Neither example logs the address string — that is intentional. Log the patient identifier and the result coordinate, not the raw address, in your application logs.

Step 2: Apply a confidence gate before routing

A geocoding result with confidence 0.45 places the patient at postcode centroid — possibly a kilometre or more from their actual home. For a non-healthcare application that is a nuisance. For a care-area routing decision it is a clinical risk: the patient might be assigned to a facility whose service area boundary falls between the centroid and their actual home.

CONFIDENCE_THRESHOLD = 0.70  # minimum to route; tune to your clinical risk tolerance

def process_patient_geocode(patient_id: str, address: str, coverage_table: dict):
    result = geocode_patient_address(address)

    if result is None:
        return {"patient_id": patient_id, "status": "no_match", "action": "manual_review"}

    confidence = result.get("confidence", 0.0)
    if confidence < CONFIDENCE_THRESHOLD:
        return {
            "patient_id": patient_id,
            "status": "low_confidence",
            "confidence": confidence,
            "action": "manual_review",
        }

    county_fips = result.get("divisions", {}).get("county_fips")
    facility = coverage_table.get(county_fips, "out_of_network")

    return {
        "patient_id": patient_id,
        "status": "routed",
        "lat": result["lat"],
        "lng": result["lng"],
        "county_fips": county_fips,
        "facility": facility,
        "confidence": confidence,
    }

The function never logs the address. The output record contains the patient identifier and the routing decision — both of which belong in your system of record — but not the PHI input that you do not want accumulating in application logs or analytics pipelines.

Step 3: Batch processing for bulk patient cohorts

Population-health programmes and care-gap analysis typically run against a cohort of thousands or tens of thousands of patients.
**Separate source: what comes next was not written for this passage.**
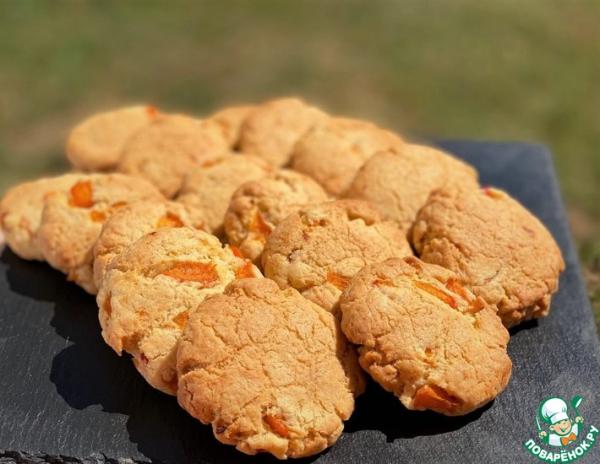 Песочное печенье с абрикосами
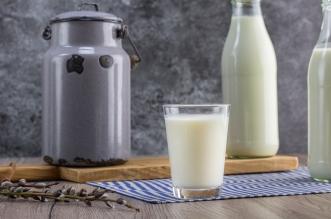 الحليب الخام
The geocoding endpoint is a per-address call — there is no address-batch endpoint — but you can pipeline concurrent requests safely.

import concurrent.futures
import time

def batch_geocode_patients(patients: list[dict], max_workers: int = 8) -> list[dict]:
    """
    patients: list of {"patient_id": str, "address": str}
    Returns list of result dicts, same order as input.
    """
    results = [None] * len(patients)

    def worker(idx, patient):
        try:
            geo = geocode_patient_address(patient["address"])
            results[idx] = {"patient_id": patient["patient_id"], "result": geo}
        except requests.HTTPError as e:
            if e.response.status_code == 429:
                # Back off and let the caller retry the whole batch
                raise
            results[idx] = {"patient_id": patient["patient_id"], "result": None, "error": str(e)}

    with concurrent.futures.ThreadPoolExecutor(max_workers=max_workers) as pool:
        futures = {pool.submit(worker, i, p): i for i, p in enumerate(patients)}
        for future in concurrent.futures.as_completed(futures):
            future.result()  # re-raises any unhandled exception

    return results

max_workers=8 is a reasonable starting point for the free tier (3,000 calls/day) and for paid tiers where the per-second rate limit is generous. Tune downward if you see 429s. The full backoff strategy is covered in Exponential Backoff — When to Retry, When to Stop.
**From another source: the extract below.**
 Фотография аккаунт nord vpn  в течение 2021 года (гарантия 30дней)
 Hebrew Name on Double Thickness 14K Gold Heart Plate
Do not log the address in the worker. Log the patient identifier, the HTTP status, and the timing — that is enough for observability without creating a PHI audit surface. The metrics pattern for this is covered in detail in Observability for Geocoding Pipelines — Metrics That Matter.
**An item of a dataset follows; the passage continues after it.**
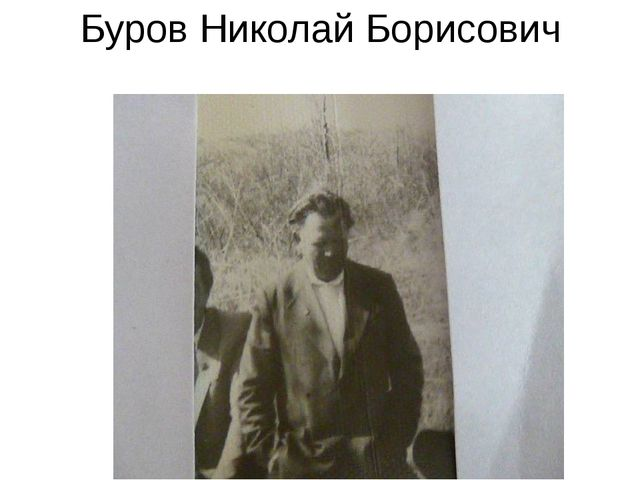 Буров Николай Борисович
Step 4: Join divisions data to your coverage table

The county_fips field in divisions is a five-digit FIPS code that joins directly to every CMS provider file, every census boundary dataset, and most state Medicaid coverage tables. The join is a lookup, not a fuzzy match.

import csv

def load_coverage_table(path: str) -> dict:
    """
    CSV with columns: county_fips, facility_id, facility_name
    Returns dict keyed on county_fips.
    """
    table = {}
    with open(path) as f:
        for row in csv.DictReader(f):
            table[row["county_fips"]] = {
                "facility_id": row["facility_id"],
                "facility_name": row["facility_name"],
            }
    return table

# Usage:
coverage = load_coverage_table("coverage.csv")
fips = geocode_result.get("divisions", {}).get("county_fips")
facility = coverage.get(fips)  # None if out of network

This is the entire care-area routing layer. The geocoder produced a structured key; your coverage table is indexed on that key; the JOIN is O(1). The alternative — parsing a free-text county name out of a formatted address string and fuzzy-matching it to your coverage table — is a maintenance liability and a source of silent routing errors.

If your coverage table uses census tract instead of county (common in value-based care programmes with narrower network definitions), the tract field in divisions gives you the full eleven-digit GEOID directly.

Step 5: Persist the right fields and nothing else

What belongs in your patient datastore after geocoding:

| Field | Type | Reason to keep | |---|---|---| | lat, lng | FLOAT | Required for map rendering, distance calculations, catchment-area analysis | | county_fips | CHAR(5) | Care-area routing JOIN key | | tract | CHAR(11) | Population-health cohort key | | confidence | FLOAT | Audit trail for routing decisions; low-confidence rows trigger re-review | | geocoded_at | TIMESTAMP | Staleness check; re-geocode if address changes or after 12 months |

What does not belong in your geocoding result record:

  • The raw address string (it is already in your patient demographic table; storing it again widens the PHI surface)
  • Any field from the geocoder that you do not join against or display
  • The full API response JSON as a blob (a schema-less blob that contains PHI is the worst of both worlds for audits)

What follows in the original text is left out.